At first glance, it’s hard to understand why Joan Belmar hid his “America” series for 13 years. The collaged paintings are mostly abstract, and the childlike images etched into or drawn atop the paint don’t seem especially controversial. The simple outlines of feet and airplanes testify to travel, exile and rootlessness, and even the more ominous shapes — a gun, a jackboot — aren’t necessarily political. But the Chilean artist wasn’t a U.S. citizen when he made these works, and he decided it was better not to show them until he became one. (That happened in 2010.) After all, one of the paintings is titled as a tribute to Victor Jara, the singer-songwriter executed during Chile’s U.S.-backed 1973 coup.
The “America” paintings and a more recent series, “Tierra del Fuego,” are making their debut at Charles Krause/Reporting Fine Art. The newer work can be seen as more pointed, since it’s about the destruction of an indigenous people, the Selk’nam, who lived on the southern island divided between Chile and Argentina. Working from photographs taken in the 1920s, Belmar takes the dots and lines of the tribe’s body paint as visual motifs in paintings that (like the earlier ones) are mainly nonrepresentational. The artist boldly contrasts strong, clean black forms with areas of mottled, dripped tan and brown, evoking both the Selk’nam and the land where they once lived. Such pieces as “Reforma #1” are evocative but also powerful as sheer design.
The earlier paintings, made between 1999 and 2006, are messier and more thickly textured. Their many circular shapes foretell the tubular sculpture Belmar was to make before returning to painting for the “Tierra del Fuego” sequence. Although the “America” works draw on New York’s abstract expressionism, they also evoke Spanish painting, notably Joan Miro, for whom the artist is named. The references to Belmar’s new homeland can be skeptical — a dollar bill is collaged into “They Want Money?” — but also upbeat. “Trip to the Moon” expresses Belmar’s hopes for a new life with vivid blues and cloudlike swirls of white paper collaged into the paint. This vision of a new day seems too assured to be the work of a man who was looking anxiously over his shoulder.
Nikolai Getman
Another secret painter, Nikolai Getman spent decades privately documenting the eight years he was imprisoned in one of Stalin’s Siberian gulags. The Ukrainian artist was released in 1953 but didn’t exhibit the 50 canvases in “The Gulag Collection” until after the Soviet Union dissolved. Even then, Getman worried about the paintings’ longtime survival. So they were moved to the United States in 1997, seven years before Getman’s death. Fifteen of the pictures, all of which now belong to the Heritage Foundation, are currently on display at George Mason University’s Atrium Gallery.
Getman’s paintings depict emaciated corpses, piles of bones and above-ground burials in the permafrost.
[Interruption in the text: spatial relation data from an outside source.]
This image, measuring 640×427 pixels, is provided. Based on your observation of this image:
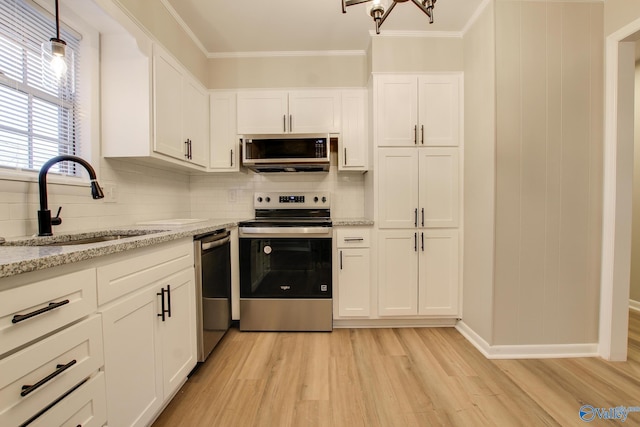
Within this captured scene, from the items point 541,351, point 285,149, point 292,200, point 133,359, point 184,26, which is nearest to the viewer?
point 133,359

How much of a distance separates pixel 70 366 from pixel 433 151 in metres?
2.49

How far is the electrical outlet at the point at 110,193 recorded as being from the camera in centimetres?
171

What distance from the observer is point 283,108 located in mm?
2527

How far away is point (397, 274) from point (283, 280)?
1006 millimetres

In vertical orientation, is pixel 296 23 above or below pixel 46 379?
above

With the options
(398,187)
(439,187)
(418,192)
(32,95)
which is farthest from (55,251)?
(439,187)

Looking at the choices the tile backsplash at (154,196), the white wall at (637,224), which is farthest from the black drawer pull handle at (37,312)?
the white wall at (637,224)

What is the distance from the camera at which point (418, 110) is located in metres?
2.25

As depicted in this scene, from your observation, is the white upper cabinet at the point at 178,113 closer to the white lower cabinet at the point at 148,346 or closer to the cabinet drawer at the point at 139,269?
the cabinet drawer at the point at 139,269

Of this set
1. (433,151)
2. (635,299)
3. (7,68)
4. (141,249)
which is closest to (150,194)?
(7,68)

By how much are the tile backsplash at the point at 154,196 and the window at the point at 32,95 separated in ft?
0.57

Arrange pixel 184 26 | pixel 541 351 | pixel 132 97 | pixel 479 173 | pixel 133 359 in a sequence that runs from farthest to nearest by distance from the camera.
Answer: pixel 184 26
pixel 479 173
pixel 541 351
pixel 132 97
pixel 133 359

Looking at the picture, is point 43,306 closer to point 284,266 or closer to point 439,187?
point 284,266

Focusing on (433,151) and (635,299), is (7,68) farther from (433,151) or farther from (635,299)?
(635,299)
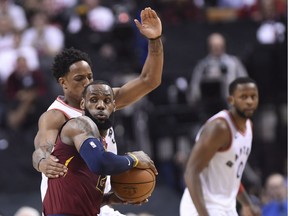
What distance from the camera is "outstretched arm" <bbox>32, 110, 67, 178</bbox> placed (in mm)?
5887

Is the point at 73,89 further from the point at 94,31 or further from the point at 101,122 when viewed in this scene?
the point at 94,31

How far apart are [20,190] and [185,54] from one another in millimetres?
3675

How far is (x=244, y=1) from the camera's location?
1478 centimetres

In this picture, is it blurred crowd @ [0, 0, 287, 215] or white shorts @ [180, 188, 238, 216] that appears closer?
white shorts @ [180, 188, 238, 216]

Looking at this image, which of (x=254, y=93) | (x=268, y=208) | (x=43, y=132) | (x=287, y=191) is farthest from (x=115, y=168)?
(x=287, y=191)

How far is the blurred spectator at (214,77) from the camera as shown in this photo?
40.7 ft

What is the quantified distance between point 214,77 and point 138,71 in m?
1.19

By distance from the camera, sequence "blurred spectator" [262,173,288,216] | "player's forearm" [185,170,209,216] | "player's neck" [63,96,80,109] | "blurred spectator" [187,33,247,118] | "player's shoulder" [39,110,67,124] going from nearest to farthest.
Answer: "player's shoulder" [39,110,67,124]
"player's neck" [63,96,80,109]
"player's forearm" [185,170,209,216]
"blurred spectator" [262,173,288,216]
"blurred spectator" [187,33,247,118]

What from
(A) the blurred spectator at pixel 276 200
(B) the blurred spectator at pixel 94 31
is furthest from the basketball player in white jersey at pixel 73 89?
(B) the blurred spectator at pixel 94 31

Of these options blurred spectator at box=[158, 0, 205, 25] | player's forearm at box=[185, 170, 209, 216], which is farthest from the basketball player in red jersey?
blurred spectator at box=[158, 0, 205, 25]

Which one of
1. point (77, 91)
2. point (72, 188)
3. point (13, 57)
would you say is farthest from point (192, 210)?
point (13, 57)

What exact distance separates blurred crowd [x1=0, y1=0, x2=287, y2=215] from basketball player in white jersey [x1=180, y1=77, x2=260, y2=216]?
3.27 metres

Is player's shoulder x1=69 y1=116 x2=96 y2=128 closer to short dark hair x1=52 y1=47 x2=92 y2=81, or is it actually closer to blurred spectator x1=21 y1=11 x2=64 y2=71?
short dark hair x1=52 y1=47 x2=92 y2=81

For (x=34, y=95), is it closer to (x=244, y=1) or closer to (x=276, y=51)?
(x=276, y=51)
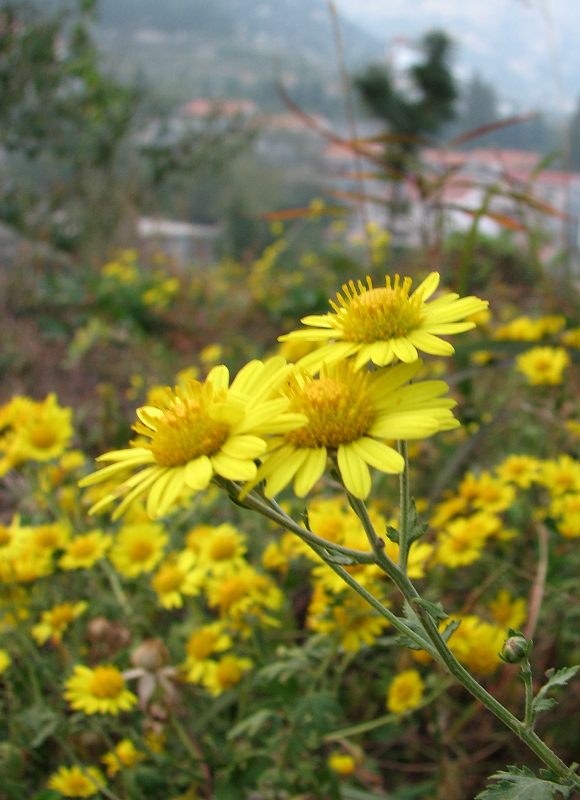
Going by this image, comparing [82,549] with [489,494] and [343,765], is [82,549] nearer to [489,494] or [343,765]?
[343,765]

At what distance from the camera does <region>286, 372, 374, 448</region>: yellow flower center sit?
694 mm

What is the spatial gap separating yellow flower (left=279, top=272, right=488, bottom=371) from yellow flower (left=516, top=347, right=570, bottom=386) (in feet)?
3.85

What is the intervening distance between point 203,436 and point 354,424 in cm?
14

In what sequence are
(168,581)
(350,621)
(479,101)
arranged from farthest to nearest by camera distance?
(479,101) → (168,581) → (350,621)

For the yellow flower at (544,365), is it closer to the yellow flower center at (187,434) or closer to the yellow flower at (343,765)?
the yellow flower at (343,765)

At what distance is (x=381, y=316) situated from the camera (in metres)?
0.77

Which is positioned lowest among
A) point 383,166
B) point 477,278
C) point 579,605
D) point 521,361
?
point 477,278

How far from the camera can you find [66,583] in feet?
6.19

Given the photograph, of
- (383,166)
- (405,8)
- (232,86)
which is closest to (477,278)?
(383,166)

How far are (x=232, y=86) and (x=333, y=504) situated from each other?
3059 centimetres

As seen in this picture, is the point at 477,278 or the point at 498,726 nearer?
the point at 498,726

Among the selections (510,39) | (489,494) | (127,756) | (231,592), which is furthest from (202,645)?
(510,39)

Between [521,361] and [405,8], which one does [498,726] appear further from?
[405,8]

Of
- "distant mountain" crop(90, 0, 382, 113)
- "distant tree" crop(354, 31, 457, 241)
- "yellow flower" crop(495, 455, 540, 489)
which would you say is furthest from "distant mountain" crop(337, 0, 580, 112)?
"distant mountain" crop(90, 0, 382, 113)
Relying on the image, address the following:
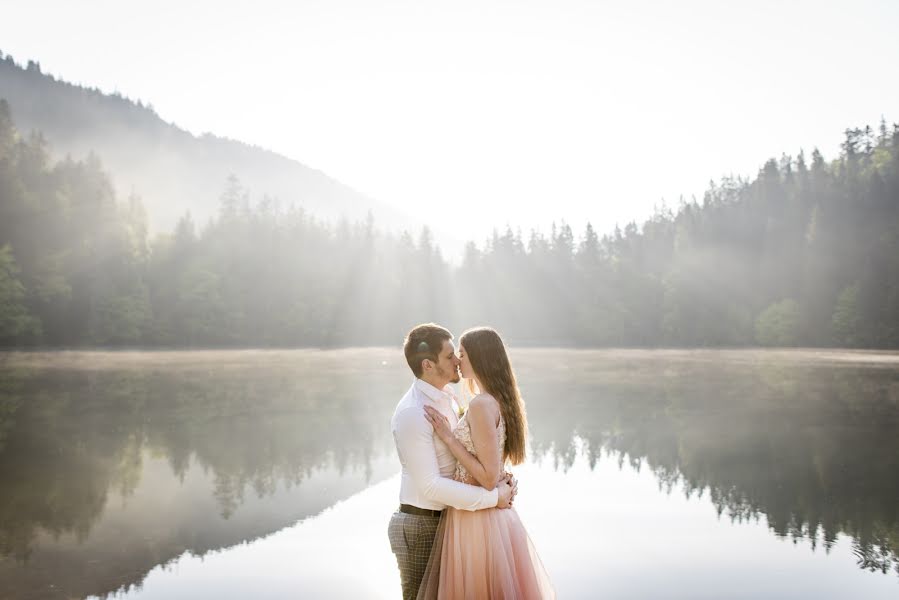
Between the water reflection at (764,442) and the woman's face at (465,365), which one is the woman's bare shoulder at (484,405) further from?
the water reflection at (764,442)

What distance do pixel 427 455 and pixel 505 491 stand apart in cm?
62

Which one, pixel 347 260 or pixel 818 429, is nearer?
pixel 818 429

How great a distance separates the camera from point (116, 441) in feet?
55.5

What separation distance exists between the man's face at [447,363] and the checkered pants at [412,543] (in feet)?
3.33

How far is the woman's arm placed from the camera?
180 inches

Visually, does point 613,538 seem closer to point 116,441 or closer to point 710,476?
point 710,476

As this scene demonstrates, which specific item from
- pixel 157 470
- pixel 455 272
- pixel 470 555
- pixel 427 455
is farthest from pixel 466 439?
pixel 455 272

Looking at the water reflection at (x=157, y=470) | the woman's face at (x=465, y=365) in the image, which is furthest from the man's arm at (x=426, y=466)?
the water reflection at (x=157, y=470)

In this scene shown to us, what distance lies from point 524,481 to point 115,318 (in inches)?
2513

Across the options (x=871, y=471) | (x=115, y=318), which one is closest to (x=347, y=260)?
(x=115, y=318)

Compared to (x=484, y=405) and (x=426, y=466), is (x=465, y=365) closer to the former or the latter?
(x=484, y=405)

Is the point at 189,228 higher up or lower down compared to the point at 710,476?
higher up

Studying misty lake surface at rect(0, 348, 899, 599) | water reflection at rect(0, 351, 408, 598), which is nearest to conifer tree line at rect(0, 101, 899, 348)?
water reflection at rect(0, 351, 408, 598)

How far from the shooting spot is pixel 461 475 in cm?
477
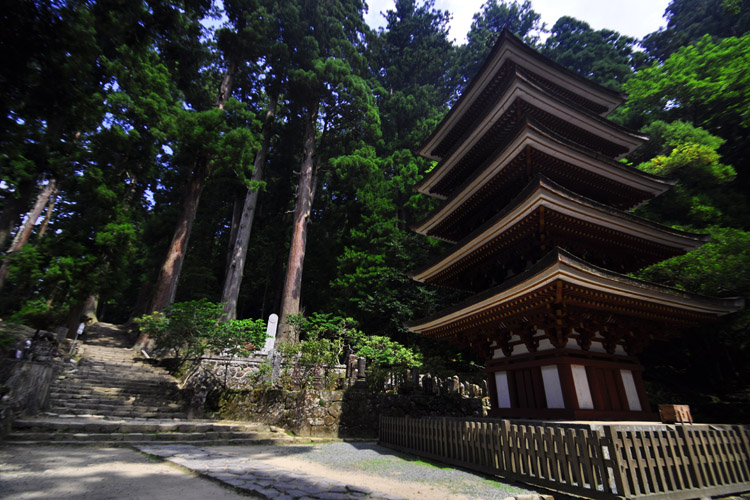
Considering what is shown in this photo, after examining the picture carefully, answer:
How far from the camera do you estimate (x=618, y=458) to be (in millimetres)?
3686

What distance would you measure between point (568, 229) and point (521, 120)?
2.47 m

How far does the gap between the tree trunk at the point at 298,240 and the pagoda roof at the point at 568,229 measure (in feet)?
33.5

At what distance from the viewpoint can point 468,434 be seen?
5.66m

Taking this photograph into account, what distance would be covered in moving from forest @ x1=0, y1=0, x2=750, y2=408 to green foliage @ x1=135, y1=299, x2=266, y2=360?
2998 mm

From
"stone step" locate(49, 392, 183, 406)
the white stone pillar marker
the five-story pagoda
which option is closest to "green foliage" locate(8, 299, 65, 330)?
"stone step" locate(49, 392, 183, 406)

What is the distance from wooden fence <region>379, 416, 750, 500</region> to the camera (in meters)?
3.78

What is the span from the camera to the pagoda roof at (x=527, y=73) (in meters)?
8.09

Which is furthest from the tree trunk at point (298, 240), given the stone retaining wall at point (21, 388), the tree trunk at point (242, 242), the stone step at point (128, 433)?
the stone retaining wall at point (21, 388)

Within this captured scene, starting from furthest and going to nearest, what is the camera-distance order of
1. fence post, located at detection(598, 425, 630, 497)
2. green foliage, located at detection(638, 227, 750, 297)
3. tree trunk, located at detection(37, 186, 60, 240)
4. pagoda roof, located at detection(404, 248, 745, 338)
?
1. tree trunk, located at detection(37, 186, 60, 240)
2. green foliage, located at detection(638, 227, 750, 297)
3. pagoda roof, located at detection(404, 248, 745, 338)
4. fence post, located at detection(598, 425, 630, 497)

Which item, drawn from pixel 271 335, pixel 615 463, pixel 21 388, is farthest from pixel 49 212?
pixel 615 463

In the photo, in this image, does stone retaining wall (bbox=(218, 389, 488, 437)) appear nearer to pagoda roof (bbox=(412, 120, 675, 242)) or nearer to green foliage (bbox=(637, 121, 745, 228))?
pagoda roof (bbox=(412, 120, 675, 242))

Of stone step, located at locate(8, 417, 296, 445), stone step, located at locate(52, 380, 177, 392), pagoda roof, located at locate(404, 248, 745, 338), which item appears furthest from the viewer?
stone step, located at locate(52, 380, 177, 392)

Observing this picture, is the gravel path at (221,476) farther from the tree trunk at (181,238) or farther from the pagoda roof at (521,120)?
the tree trunk at (181,238)

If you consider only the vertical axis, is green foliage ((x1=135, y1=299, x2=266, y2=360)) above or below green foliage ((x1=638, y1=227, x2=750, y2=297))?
below
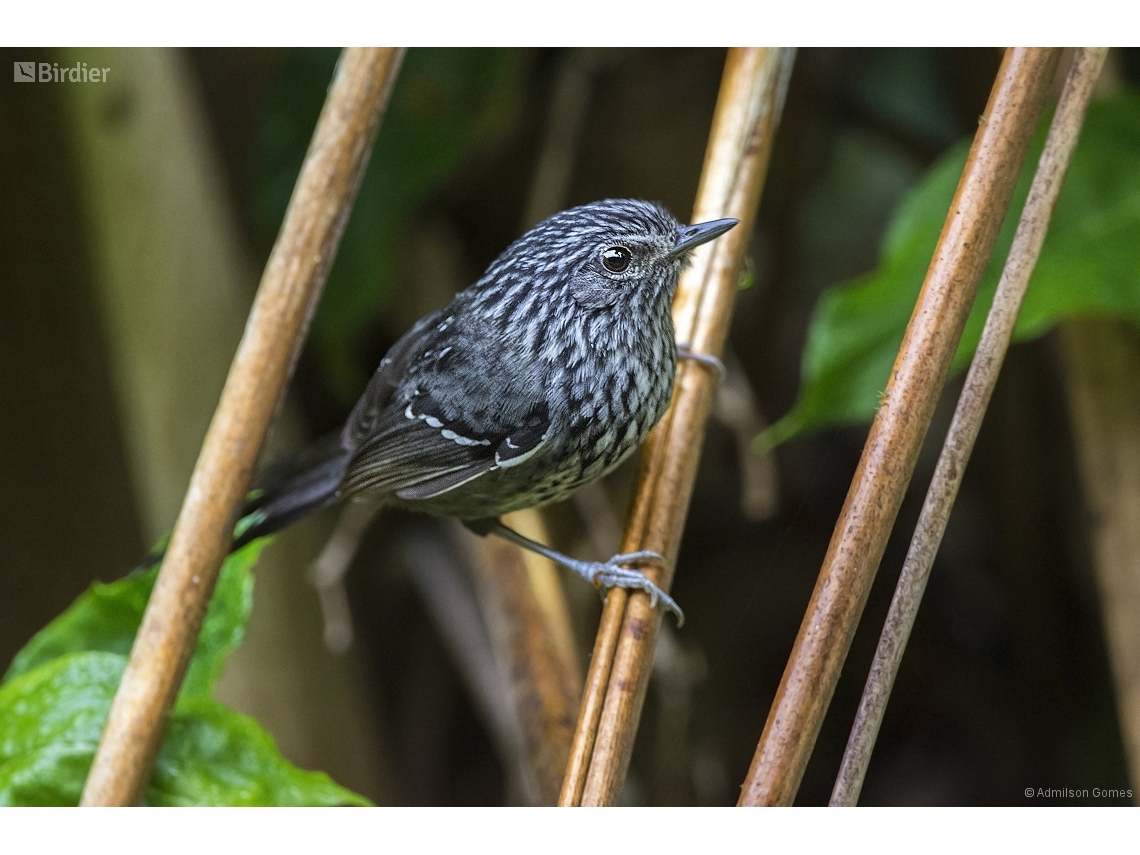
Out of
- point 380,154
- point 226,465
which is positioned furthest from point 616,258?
point 380,154

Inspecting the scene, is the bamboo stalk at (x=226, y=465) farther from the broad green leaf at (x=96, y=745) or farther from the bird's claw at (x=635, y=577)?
the bird's claw at (x=635, y=577)

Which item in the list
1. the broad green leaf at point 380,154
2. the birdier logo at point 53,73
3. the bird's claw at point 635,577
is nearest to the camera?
the bird's claw at point 635,577

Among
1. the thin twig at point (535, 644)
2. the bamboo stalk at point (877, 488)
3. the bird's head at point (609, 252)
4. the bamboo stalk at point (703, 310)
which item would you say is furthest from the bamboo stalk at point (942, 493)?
the thin twig at point (535, 644)

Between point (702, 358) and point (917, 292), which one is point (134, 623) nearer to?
point (702, 358)

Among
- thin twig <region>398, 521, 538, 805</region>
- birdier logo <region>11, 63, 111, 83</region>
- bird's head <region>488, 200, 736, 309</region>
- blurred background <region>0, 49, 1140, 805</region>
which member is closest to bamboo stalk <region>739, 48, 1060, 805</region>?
blurred background <region>0, 49, 1140, 805</region>

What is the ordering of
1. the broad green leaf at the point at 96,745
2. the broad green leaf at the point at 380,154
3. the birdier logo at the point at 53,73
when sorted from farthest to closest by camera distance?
the broad green leaf at the point at 380,154
the birdier logo at the point at 53,73
the broad green leaf at the point at 96,745
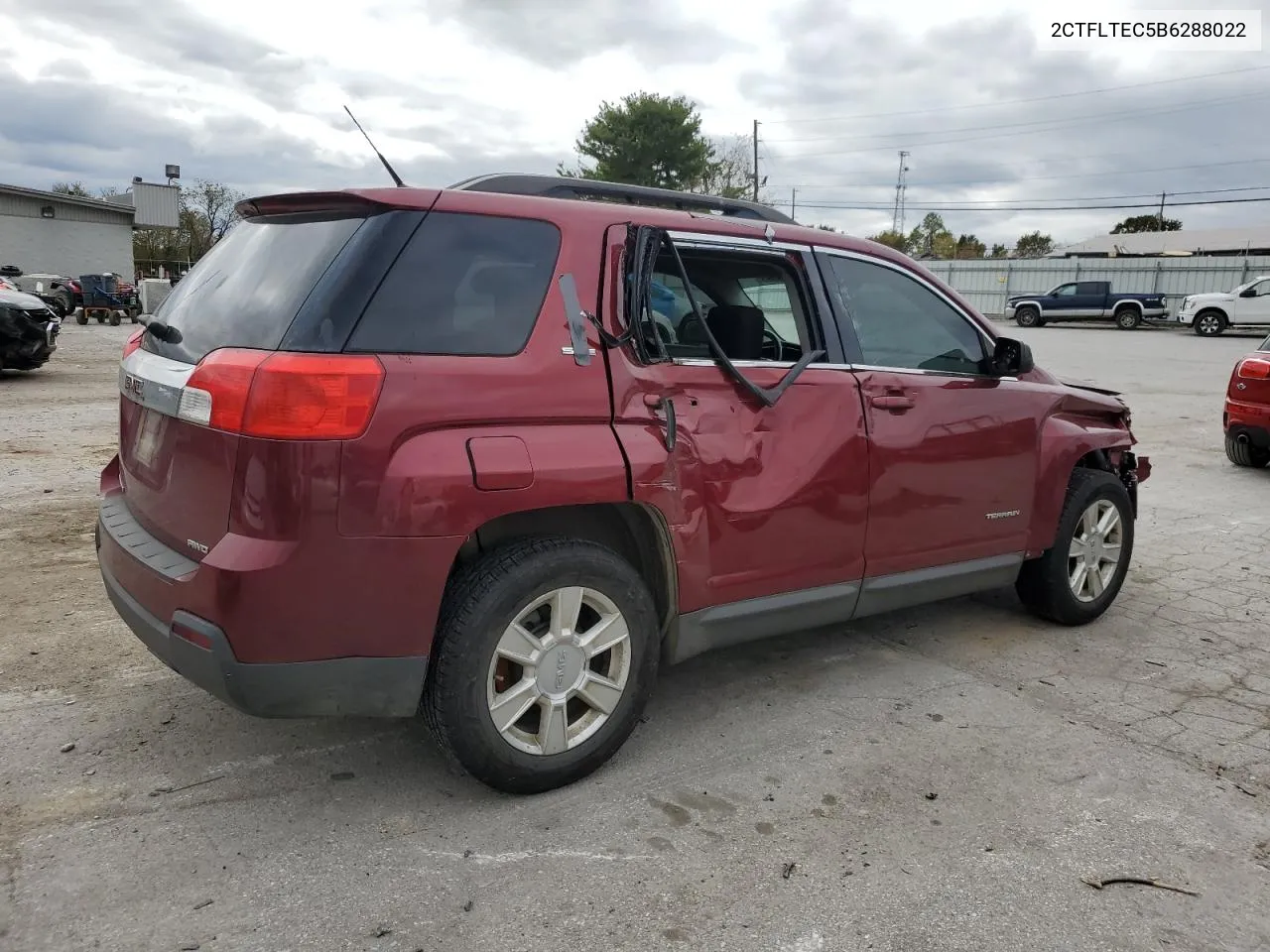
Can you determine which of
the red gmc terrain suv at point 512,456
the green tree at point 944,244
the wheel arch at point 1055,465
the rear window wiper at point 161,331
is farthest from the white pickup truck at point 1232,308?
the green tree at point 944,244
The artist’s style is expressionist, with bold brush strokes and simplified color schemes, but sufficiently representational to be classified as a dissident subset of Socialist Realism. The various ethnicities of the inmates, who include Japanese prisoners of war, are evident. The layouts of fences, roads and buildings are depicted precisely, and the release papers in a former prisoner’s hands in a painting titled “Rehabilitated” are genuine. They’re the artist’s own.